Source passage -
•••••

I always liked math but never felt confident in it. I had the opportunity to team teach with a colleague (I had a 2/3 she had a 3/4). We had 50min everyday with my class and her grade 3's. We did number talks, fosnot problems and dived into the math. Now math is my go to. Everyone knows that I incorporate math thru everything. The kids love to hear during a read aloud "I smell a math problem". My mindset has grown and my teaching is better for it. I believe everyone has the potential to learn!
I love math! Am I great at it? Nope lol but after reading more about having an open mindset I think this is why I like math so much. I do not have a fixed mindset when it comes to math.
Question 2 Dweck's work is discussed in regards to the impact of fixed vs growth mindset. Boaler identifies 'fixed praise' as a contributor to fixed mindsets. What aspects of mathematical learning do you praise? Think of some of the phrases you make use of, are they related to a fixed or growth perspective?

•••••

Input data -
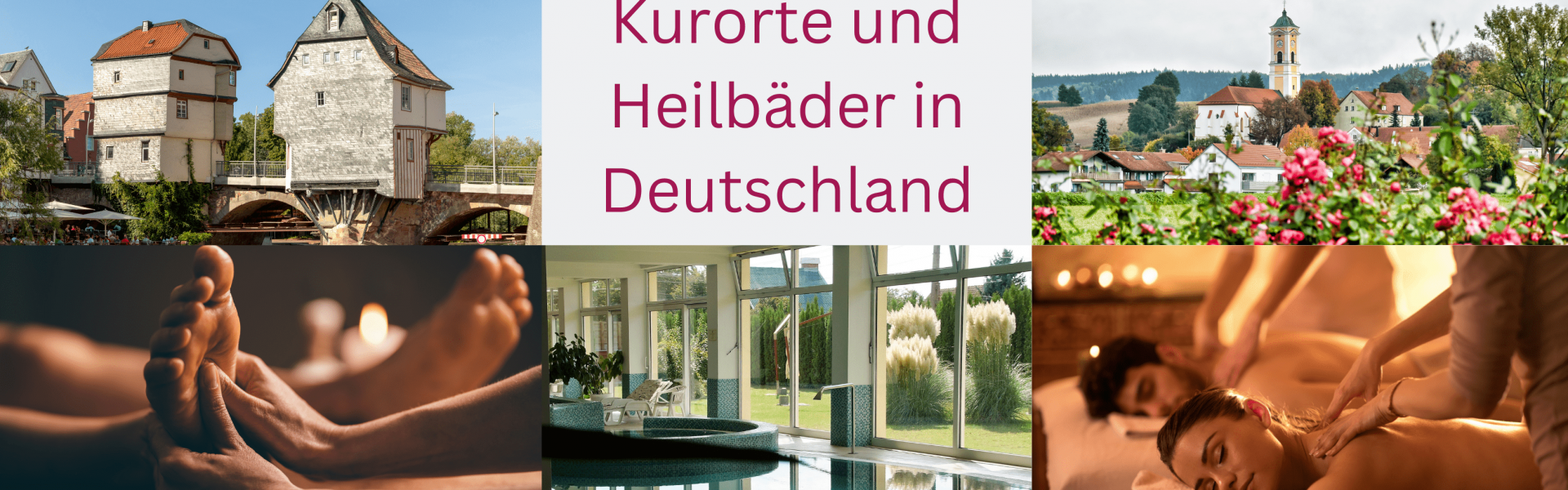 Kurorte und Heilbäder in Deutschland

•••••

Task brief -
Please write out, word for word, the stretch of the math mindset passage from "I love math!" through "or growth perspective?". The listing comes from a separate source.

Output of the exercise -
I love math! Am I great at it? Nope lol but after reading more about having an open mindset I think this is why I like math so much. I do not have a fixed mindset when it comes to math.
Question 2 Dweck's work is discussed in regards to the impact of fixed vs growth mindset. Boaler identifies 'fixed praise' as a contributor to fixed mindsets. What aspects of mathematical learning do you praise? Think of some of the phrases you make use of, are they related to a fixed or growth perspective?